*** Article

Mathematics

E. Ya. Melamed

On the Stability of Solutions of Some Differential Boundary-Value Problems with Partial Derivatives in a Banach Space

(Presented by Academician I. G. Petrovskii, 19 II 1958)

M. G. Krein \((^1)\) was the first to consider the question of boundedness of solutions of differential equations in a Banach space. M. A. Rutman, in \((^2)\), proposed a method that makes it possible to study the question of stability of solutions of certain operator equations, and applied it in \((^{3-5})\) to the qualitative investigation of solutions of certain linear differential equations with partial derivatives. All of them belong to equations of the form

\[ \frac{\partial^{p_1+p_2+\cdots+p_n}u} {\partial t_1^{p_1}\partial t_2^{p_2}\cdots \partial t_n^{p_n}} - \sum A_{q_1q_2\ldots q_n} \frac{\partial^{q_1+q_2+\cdots+q_n}u} {\partial t_1^{q_1}\partial t_2^{q_2}\cdots \partial t_n^{q_n}} = v, \]

where \(p_i \geqslant g_i\), \(\sum_{i=1}^{n} p_i > \sum_{i=1}^{n} q_i\). By applying to both sides of such an equation a product of Volterra integration operators, it is reduced to an equation with continuous operators, considered in \((^2)\).

******
*** Given information

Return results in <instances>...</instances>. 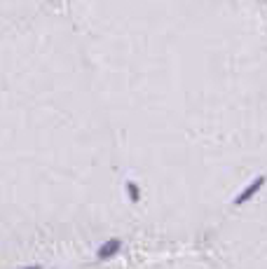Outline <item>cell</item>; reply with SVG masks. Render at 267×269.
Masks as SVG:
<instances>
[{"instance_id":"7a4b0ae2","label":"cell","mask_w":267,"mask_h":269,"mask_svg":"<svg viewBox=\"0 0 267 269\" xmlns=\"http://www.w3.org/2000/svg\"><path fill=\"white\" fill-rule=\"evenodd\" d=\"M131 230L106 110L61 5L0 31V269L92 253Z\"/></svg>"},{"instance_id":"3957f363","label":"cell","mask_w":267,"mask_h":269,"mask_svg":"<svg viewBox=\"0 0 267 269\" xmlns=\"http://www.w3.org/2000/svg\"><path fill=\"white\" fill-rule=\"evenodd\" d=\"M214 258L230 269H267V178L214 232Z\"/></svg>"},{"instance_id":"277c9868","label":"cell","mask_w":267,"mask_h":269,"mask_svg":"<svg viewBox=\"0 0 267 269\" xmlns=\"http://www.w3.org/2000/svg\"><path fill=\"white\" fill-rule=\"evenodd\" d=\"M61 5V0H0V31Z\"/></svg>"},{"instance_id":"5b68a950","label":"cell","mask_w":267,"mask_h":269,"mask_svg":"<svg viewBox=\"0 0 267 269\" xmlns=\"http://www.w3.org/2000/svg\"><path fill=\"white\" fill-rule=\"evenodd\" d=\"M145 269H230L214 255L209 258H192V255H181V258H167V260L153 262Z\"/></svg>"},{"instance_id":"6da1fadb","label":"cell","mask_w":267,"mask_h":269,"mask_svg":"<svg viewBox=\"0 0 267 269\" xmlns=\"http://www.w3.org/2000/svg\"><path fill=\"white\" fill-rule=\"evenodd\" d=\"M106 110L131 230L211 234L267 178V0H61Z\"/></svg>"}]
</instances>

******
*** Given information

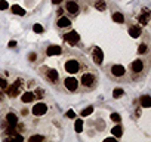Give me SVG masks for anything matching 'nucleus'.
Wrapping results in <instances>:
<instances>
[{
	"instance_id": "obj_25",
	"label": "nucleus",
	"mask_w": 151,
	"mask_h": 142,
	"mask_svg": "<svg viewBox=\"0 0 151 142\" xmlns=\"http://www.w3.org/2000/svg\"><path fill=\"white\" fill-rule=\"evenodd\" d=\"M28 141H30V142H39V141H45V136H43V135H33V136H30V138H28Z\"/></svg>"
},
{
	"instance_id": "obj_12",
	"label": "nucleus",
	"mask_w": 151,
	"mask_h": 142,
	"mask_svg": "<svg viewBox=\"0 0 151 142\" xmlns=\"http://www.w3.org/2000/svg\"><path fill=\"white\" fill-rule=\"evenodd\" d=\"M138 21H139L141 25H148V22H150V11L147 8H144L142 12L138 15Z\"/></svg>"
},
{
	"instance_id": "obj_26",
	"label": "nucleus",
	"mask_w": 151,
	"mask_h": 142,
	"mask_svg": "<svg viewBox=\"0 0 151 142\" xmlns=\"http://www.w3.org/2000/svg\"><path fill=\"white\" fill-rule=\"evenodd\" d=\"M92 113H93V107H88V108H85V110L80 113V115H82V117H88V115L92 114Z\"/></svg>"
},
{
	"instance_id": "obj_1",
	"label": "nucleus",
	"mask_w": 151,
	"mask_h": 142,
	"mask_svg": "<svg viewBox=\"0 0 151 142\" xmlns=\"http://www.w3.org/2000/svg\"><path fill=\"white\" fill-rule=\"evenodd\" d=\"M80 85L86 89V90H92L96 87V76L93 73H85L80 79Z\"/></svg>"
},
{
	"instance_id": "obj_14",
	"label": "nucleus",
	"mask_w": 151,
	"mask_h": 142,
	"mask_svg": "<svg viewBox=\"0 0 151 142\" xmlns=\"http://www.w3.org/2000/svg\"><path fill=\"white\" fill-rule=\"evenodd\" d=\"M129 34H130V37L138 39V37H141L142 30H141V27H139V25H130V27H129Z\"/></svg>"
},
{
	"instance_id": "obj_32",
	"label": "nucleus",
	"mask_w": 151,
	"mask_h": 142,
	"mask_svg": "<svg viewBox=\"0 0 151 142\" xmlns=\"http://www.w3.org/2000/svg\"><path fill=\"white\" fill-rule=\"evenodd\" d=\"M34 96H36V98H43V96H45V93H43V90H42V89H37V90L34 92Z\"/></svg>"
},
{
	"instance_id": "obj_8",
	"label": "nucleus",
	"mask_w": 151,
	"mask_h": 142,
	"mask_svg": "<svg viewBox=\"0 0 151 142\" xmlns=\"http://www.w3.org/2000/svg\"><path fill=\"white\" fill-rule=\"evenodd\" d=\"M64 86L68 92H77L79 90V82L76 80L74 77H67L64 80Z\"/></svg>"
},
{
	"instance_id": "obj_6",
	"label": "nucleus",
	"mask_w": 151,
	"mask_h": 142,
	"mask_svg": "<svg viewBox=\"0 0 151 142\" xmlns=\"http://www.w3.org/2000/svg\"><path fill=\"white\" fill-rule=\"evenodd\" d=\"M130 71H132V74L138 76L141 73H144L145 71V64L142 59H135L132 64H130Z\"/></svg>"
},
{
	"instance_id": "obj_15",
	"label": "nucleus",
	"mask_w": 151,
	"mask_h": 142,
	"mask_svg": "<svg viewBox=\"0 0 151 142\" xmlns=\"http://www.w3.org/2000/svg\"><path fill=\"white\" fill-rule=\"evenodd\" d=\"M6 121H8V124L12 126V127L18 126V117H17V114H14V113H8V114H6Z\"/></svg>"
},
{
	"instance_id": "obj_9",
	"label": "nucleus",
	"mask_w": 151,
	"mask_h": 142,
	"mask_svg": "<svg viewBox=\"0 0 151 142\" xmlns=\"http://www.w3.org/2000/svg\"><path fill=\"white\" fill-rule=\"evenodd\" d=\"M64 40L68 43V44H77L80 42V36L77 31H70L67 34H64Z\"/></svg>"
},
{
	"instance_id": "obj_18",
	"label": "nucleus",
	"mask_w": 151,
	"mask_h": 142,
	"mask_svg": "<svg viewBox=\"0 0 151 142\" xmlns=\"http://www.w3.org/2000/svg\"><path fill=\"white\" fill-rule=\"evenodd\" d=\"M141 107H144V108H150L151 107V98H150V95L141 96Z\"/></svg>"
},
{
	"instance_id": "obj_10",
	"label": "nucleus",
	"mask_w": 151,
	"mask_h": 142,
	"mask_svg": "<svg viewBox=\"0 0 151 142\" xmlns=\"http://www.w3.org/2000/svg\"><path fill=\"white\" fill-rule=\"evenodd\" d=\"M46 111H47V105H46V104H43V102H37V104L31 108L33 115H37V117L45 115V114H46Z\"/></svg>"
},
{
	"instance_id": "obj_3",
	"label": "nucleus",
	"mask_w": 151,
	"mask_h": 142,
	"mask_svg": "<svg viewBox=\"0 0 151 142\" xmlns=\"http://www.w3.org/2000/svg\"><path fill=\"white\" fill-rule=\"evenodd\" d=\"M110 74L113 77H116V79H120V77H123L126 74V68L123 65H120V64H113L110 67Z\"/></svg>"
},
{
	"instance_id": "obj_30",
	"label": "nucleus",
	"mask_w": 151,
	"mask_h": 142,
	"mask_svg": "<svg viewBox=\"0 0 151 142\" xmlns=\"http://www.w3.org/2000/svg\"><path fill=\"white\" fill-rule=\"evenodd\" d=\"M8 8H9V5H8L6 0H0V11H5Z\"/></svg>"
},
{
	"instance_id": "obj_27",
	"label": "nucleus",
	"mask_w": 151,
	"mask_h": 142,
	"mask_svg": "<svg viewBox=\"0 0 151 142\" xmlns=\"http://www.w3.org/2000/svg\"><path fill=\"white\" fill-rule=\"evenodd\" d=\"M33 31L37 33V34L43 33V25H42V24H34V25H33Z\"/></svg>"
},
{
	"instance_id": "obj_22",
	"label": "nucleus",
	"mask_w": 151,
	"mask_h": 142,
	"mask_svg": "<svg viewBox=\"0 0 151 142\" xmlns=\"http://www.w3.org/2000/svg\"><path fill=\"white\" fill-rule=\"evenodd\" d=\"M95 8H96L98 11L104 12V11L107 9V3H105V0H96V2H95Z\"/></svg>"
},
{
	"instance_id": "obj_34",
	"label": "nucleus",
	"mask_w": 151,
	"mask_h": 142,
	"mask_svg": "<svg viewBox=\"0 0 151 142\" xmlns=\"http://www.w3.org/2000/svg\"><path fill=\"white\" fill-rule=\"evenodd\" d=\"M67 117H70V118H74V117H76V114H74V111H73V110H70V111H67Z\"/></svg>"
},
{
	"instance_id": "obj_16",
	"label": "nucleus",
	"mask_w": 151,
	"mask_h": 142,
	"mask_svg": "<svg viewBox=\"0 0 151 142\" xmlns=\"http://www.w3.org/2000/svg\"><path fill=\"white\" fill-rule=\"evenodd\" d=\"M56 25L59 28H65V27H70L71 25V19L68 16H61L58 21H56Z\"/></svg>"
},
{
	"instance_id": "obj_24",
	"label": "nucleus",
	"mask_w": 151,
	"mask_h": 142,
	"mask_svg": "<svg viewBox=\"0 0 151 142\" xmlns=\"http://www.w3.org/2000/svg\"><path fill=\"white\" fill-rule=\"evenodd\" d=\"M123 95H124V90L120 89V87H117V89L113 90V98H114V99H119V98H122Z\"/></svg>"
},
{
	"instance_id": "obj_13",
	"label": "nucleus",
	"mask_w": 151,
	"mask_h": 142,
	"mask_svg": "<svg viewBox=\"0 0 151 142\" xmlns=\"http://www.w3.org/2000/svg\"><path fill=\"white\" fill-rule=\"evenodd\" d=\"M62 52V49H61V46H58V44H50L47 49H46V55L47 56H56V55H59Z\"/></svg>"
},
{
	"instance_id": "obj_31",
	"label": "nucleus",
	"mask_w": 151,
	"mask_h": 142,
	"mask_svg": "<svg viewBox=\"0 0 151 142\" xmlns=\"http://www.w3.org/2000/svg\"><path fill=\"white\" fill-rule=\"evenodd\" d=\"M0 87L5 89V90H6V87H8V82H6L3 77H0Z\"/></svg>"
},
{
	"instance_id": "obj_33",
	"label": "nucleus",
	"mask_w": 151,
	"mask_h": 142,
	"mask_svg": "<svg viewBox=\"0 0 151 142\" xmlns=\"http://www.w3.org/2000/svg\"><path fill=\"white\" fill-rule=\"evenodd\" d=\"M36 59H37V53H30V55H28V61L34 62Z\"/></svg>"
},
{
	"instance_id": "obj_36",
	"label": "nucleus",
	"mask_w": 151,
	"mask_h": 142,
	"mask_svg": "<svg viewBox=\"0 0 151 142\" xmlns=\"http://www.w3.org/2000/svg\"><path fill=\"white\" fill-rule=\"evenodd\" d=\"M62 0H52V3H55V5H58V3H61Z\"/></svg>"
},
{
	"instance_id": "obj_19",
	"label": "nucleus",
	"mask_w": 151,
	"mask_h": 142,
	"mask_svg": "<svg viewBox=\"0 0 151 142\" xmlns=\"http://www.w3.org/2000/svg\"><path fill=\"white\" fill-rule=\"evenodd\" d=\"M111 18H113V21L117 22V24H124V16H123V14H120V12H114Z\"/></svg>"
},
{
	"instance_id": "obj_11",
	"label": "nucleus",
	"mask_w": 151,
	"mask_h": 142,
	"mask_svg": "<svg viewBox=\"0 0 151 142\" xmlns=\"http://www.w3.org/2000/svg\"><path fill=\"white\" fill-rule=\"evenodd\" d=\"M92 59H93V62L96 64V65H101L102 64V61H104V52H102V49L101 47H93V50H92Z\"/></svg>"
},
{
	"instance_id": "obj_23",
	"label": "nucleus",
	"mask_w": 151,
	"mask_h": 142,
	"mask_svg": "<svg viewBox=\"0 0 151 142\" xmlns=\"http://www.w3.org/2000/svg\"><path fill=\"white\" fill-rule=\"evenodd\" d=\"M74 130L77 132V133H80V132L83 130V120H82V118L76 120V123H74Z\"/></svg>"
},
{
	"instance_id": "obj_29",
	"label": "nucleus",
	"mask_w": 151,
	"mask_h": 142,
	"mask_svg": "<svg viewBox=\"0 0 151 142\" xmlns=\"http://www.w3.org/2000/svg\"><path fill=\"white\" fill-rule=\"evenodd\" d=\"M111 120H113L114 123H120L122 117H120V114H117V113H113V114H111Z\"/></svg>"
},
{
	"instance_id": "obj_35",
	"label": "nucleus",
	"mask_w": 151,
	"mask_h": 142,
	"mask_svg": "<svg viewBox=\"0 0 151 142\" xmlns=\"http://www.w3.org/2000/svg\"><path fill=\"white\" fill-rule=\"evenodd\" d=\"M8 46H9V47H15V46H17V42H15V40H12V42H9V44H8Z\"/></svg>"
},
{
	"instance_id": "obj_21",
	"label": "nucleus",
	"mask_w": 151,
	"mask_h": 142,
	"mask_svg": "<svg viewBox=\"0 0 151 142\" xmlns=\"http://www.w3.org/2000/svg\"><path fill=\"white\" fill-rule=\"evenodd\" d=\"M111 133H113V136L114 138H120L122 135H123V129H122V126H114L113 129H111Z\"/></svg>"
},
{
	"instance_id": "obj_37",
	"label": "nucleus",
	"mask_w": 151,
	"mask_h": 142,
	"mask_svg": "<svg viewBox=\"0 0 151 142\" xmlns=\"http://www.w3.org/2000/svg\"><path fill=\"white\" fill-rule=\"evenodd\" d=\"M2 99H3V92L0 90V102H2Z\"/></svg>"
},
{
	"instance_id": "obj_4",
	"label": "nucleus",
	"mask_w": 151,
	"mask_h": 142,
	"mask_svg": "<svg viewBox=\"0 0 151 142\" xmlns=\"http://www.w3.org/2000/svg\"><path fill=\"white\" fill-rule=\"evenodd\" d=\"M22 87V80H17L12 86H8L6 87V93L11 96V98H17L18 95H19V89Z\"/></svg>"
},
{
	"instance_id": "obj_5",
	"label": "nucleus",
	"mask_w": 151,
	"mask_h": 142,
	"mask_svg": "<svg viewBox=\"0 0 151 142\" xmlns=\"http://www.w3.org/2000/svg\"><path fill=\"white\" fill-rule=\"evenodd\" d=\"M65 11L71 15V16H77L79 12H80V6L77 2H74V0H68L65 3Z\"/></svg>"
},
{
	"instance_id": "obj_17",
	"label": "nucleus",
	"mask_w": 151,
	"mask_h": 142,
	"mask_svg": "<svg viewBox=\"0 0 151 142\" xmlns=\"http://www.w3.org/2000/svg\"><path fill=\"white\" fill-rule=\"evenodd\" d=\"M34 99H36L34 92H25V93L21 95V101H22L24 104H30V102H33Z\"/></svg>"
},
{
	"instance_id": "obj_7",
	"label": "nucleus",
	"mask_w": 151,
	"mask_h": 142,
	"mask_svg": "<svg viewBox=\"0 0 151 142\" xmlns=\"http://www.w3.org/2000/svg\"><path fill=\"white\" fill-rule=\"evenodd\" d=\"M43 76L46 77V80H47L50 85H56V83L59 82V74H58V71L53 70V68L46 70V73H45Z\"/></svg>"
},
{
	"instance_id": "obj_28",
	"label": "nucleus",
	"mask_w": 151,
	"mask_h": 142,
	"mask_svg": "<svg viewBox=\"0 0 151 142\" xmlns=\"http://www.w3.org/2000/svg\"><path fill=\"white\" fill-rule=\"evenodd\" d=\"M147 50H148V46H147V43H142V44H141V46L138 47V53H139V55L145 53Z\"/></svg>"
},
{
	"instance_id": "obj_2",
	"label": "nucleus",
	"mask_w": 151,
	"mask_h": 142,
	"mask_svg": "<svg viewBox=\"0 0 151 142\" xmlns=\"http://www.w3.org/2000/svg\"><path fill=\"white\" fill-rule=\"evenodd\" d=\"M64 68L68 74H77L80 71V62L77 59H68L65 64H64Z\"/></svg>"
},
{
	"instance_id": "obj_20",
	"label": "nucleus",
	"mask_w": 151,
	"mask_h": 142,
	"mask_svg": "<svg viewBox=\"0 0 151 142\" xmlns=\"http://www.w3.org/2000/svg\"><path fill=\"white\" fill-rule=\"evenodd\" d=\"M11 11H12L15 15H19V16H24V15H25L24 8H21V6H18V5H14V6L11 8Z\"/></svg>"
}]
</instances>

******

Short exercise 1: In the stability article, who was the first to consider the question of boundedness of solutions of differential equations in a Banach space?
Short exercise 2: Repeat the passage of the stability article between "Mathematics" and "19 II 1958)", inclusive.
Short exercise 3: Shorten the paragraph of the stability article that begins "M. G. Krein", keeping its main facts.

Reply 1: M. G. Krein

Reply 2:
Mathematics

E. Ya. Melamed

On the Stability of Solutions of Some Differential Boundary-Value Problems with Partial Derivatives in a Banach Space

(Presented by Academician I. G. Petrovskii, 19 II 1958)

Reply 3: M. G. Krein first studied the boundedness of solutions of differential equations in a Banach space. M. A. Rutman proposed a method for studying the stability of solutions of certain operator equations. He applied it to the qualitative investigation of certain linear partial differential equations, all of which share one general form.